At dawn, 05.15 hrs, on All Saints’ Day the bombardment crashed out and the infantry moved forwards. German artillery fired promptly and accurately but mainly at the British artillery, with little or no effect. (Gibbs called it a ‘fierce line of fire’ but noted that it quickly ended as counter-battery fire took effect.) The hapless German infantry soldiers, meanwhile, were deluged with shell-fire. Gibbs wrote, ‘our barrage rolled like a tide wiping them off the map of France’, and the New York Times headlined the story ‘British Gunfire Paralyses Foe’. Prisoners, ‘stupefied and demoralised’, surrendered freely, including a complete company that was trapped in the fog and smoke; perhaps the first thing they saw of the Canadians was their bayonet points. With these advantages, the first objective was reached on time. A few machine-gun nests and a single field gun held out during the advance to the second objective, inflicting casualties before being overrun by the experienced infantry. The heavy artillery fire stayed ahead of the barrage and deliberately smashed some rows of houses where the Germans were known to have positions (any refugees killed here were regarded as collateral damage). Once the objectives were secured, it was time to see what the Germans would do. Each of the infantry battalions moved a 6-inch trench mortar forwards, and three brigades of field artillery moved on to the slopes of Mt Houy. Their observers moved to the top, so they could quickly engage any target they saw. Shortly after noon German infantry was seen forming up and the planned protective barrage was employed: 11 batteries of 6-inch howitzers rolled a barrage over the Germans. The survivors lost all interest in attacking. Between 15.00 and 16.00 hrs more movement was seen on the right flank, and on-the-fly plans were made to hit the Germans once they had fully formed up. At 16.35 hrs the situation was judged ripe, and 9 batteries of 6-inch howitzers obliterated another counter-attack.

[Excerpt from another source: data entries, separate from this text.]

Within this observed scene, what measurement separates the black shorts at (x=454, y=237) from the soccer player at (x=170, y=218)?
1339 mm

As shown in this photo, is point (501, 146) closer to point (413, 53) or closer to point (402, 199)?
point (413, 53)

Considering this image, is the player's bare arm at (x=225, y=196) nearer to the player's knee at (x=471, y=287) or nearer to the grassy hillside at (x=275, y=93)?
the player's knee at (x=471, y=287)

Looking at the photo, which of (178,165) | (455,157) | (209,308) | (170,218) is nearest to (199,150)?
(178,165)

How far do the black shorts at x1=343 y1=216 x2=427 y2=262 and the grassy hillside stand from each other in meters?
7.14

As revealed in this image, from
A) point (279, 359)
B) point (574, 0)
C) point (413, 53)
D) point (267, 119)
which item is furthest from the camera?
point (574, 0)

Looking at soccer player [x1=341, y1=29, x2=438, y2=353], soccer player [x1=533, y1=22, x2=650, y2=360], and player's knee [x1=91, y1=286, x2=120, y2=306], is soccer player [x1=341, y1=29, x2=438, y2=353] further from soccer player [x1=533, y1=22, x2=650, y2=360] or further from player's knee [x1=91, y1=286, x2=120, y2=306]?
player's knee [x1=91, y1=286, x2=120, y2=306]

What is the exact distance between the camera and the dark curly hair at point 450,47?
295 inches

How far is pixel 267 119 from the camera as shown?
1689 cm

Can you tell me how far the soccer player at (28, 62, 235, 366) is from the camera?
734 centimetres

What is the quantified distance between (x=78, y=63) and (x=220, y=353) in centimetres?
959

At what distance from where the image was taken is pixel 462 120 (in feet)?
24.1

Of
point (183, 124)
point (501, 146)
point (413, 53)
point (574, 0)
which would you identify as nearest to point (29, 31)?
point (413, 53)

The results were gratifying. Mt Houy was taken and the Germans were levered out of Valenciennes. (Another Canadian brigade had squelched forwards to the canal to test the German positions, and found almost no resistance. By mid-morning two Canadian battalions were solidly across. The German infantry had withdrawn very quickly, probably realising from the noise of the bombardment on their left rear flank that their comrades could not hold under such a maelstrom.) Over 800 dead Germans were found around Mt Houy alone, and 1,800 prisoners taken. The 2,149 tons of shells had done their work. But the Canadians also suffered 501 casualties, out of the 1, 200 infantry in the attack. Massive (and well handled) firepower could reduce casualties – not least by allowing fewer infantry to attack – but there was no avoiding a substantial percentage of casualties. The three British divisions attacking further to the south took over 1,600 prisoners and counted 300 dead; their casualties were higher than the Canadians’, but by this stage of the war a well supported Allied attack could easily break any German line. The Canadians had used every trick in the Allied arsenal and noted a number of ideas for the future but their brutally effective use of artillery had not solved all the problems of the Great War.